Mundo

Cientistas usam tubarões para melhorar a previsão de furacões

Sensores acoplados aos animais medem temperatura, salinidade e profundidade e transmitem os dados por satélite em tempo real

Pesquisadores da Universidade de Delaware, nos Estados Unidos, estão usando tubarões como plataformas móveis de coleta de dados oceânicos para melhorar a previsão da intensidade de furacões. O projeto é conduzido pela Escola de Ciências Marinhas e Políticas da instituição e foi divulgado pela Agência Brasil em 8 de agosto.

O método consiste em acoplar pequenos dispositivos eletrônicos aos animais. Os sensores medem a condutividade elétrica da água, indicador de salinidade, além de temperatura e profundidade. Os dados são transmitidos por satélite em tempo real quando o animal se aproxima da superfície.

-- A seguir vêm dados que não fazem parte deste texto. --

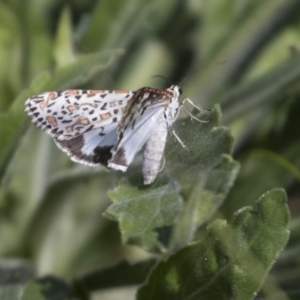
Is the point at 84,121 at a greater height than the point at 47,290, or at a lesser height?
greater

A escolha das espécies leva em conta esse comportamento. São monitorados tubarões que sobem com frequência à superfície, condição necessária para que o equipamento consiga enviar as informações coletadas.

O que os dados devem alimentar

O alvo dos pesquisadores é a chamada camada mista, faixa superior do oceano onde a água se mistura por ação do vento e das ondas.

"Estamos realmente mais interessados no conteúdo de calor da camada superior do oceano, conhecida como camada mista", afirmou o professor Aaron Carlisle, responsável pelo projeto.

A relação é direta: uma camada mista mais quente fornece mais energia a um ciclone tropical, o que se traduz em furacões mais intensos. As informações coletadas devem alimentar modelos oceanográficos, atmosféricos e climáticos usados na previsão desses fenômenos.

A instituição não divulgou o número de animais equipados com os sensores nem indicou artigo científico publicado com os resultados obtidos até agora.

Os equipamentos usados nesse tipo de monitoramento são fixados de forma a se desprender após determinado período, prática adotada para reduzir o impacto sobre o animal. Projetos semelhantes passam por comitês de ética em pesquisa antes de ir a campo.

A previsão da intensidade importa para a decisão de evacuação. Uma tempestade que ganha força nas horas finais antes de tocar o continente reduz a margem de tempo das autoridades locais para retirar moradores de áreas de risco, situação registrada em furacões recentes na costa do Golfo do México.

Dados oceanográficos de acesso aberto também interessam ao Brasil. O litoral brasileiro não recebe furacões com a frequência do Caribe, mas o comportamento térmico do Atlântico influencia o regime de chuvas no Nordeste e no Sudeste, acompanhado por centros nacionais de previsão.

A lacuna que o projeto tenta cobrir

A previsão da trajetória de furacões avançou nas últimas décadas com o uso de satélites e de aeronaves de reconhecimento. A antecipação da intensidade, porém, continua sendo o ponto mais frágil dos modelos, e depende de dados sobre o que acontece abaixo da superfície do mar.

Boias fixas e planadores submarinos já cumprem parte dessa função, mas cobrem áreas limitadas e têm custo elevado de operação e manutenção. Animais marinhos percorrem grandes distâncias por conta própria e alcançam regiões onde há pouca medição disponível.

O uso de fauna marinha como plataforma de coleta não é novo. Focas e elefantes-marinhos vêm sendo equipados com sensores em projetos de monitoramento polar, com dados incorporados a bases oceanográficas internacionais.

A temporada de furacões no Atlântico Norte vai de junho a novembro, período em que a costa americana e o Caribe concentram os eventos de maior intensidade.